Tag Archives: atheism

Overgrown (or Life after Deconstruction)

We are all in a state of becoming. All changing, all growing, all dying, all decaying. Bending, breaking, repairing, rotting.

There is no other reality but change. Stagnation, though perhaps perceived, does not exist.

front-cover-of-love-wins

Over the last couple of years, my faith has been in various states of crisis. It started with something small (namely, reading Rob Bell’s Love Wins). Up to that point, I had done very little questioning of my understanding of Christianity. I believed Jesus was the only way to heaven, hell was eternal conscious torment, and the Bible was inerrant (among other things).

Rob Bell, however, changed many of my assumptions. Poor exegesis of some biblical passages aside, I began to think, to question, to doubt.

What if hell isn’t real? What if I’ve misunderstood all along? What if God isn’t who I think God is? Have I simply accepted the story I’ve been given without hesitation?

* * * * * * * * *

— PROBLEM SET —
A. In the blog post, which book does the writer say started the crisis of faith?
B. Reproduce the blog post word for word, everything from "We are all in" down to "question, to doubt.".

— INFORMATION SHOWN —

* * * * * * * * *

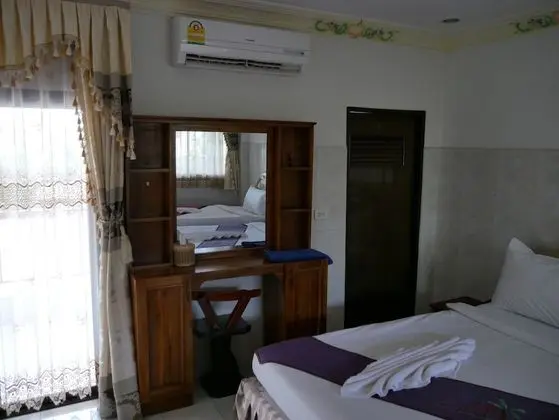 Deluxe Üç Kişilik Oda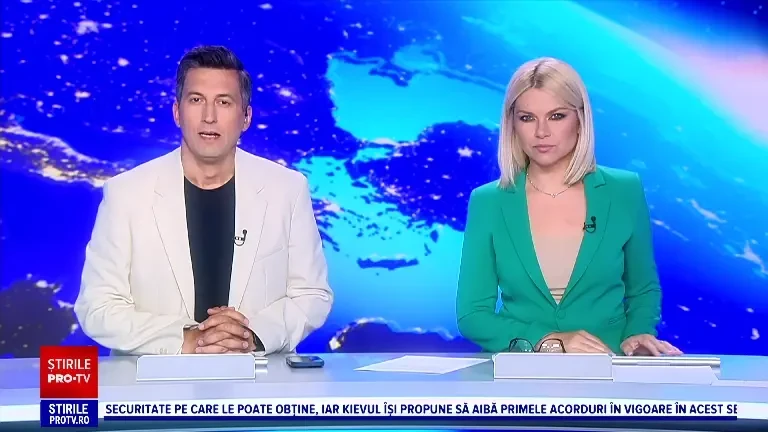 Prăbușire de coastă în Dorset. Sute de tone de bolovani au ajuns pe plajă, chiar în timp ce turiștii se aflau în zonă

* * * * * * * * *

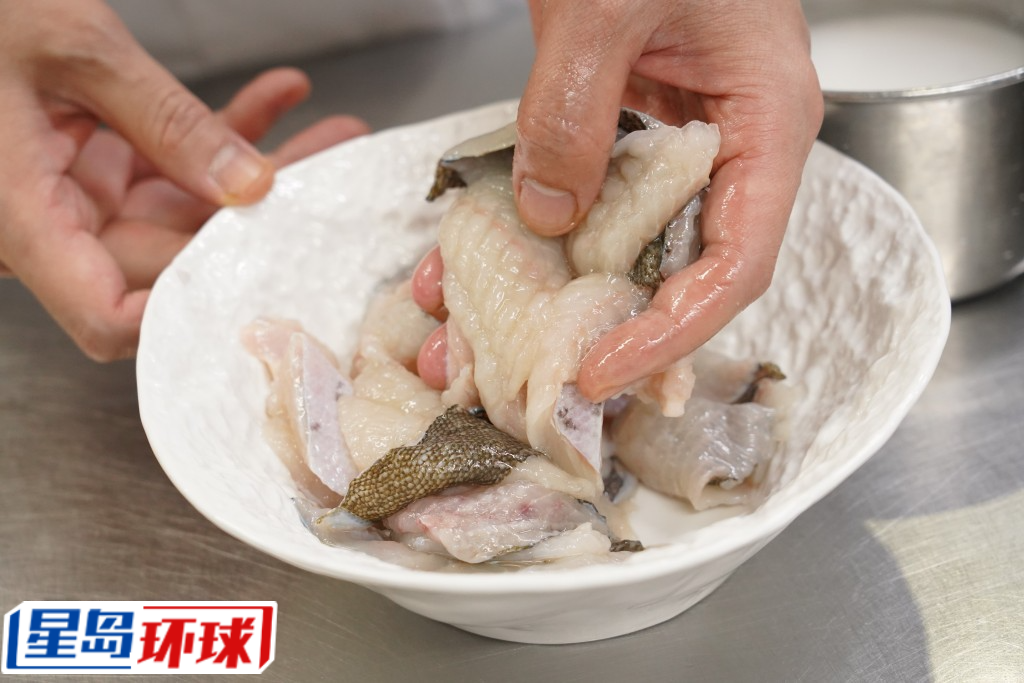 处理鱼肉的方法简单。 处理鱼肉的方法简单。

* * * * * * * * *

— RESULTS FOR EACH TASK —
A. Rob Bell's Love Wins.

B.
We are all in a state of becoming. All changing, all growing, all dying, all decaying. Bending, breaking, repairing, rotting.

There is no other reality but change. Stagnation, though perhaps perceived, does not exist.

front-cover-of-love-wins

Over the last couple of years, my faith has been in various states of crisis. It started with something small (namely, reading Rob Bell’s Love Wins). Up to that point, I had done very little questioning of my understanding of Christianity. I believed Jesus was the only way to heaven, hell was eternal conscious torment, and the Bible was inerrant (among other things).

Rob Bell, however, changed many of my assumptions. Poor exegesis of some biblical passages aside, I began to think, to question, to doubt.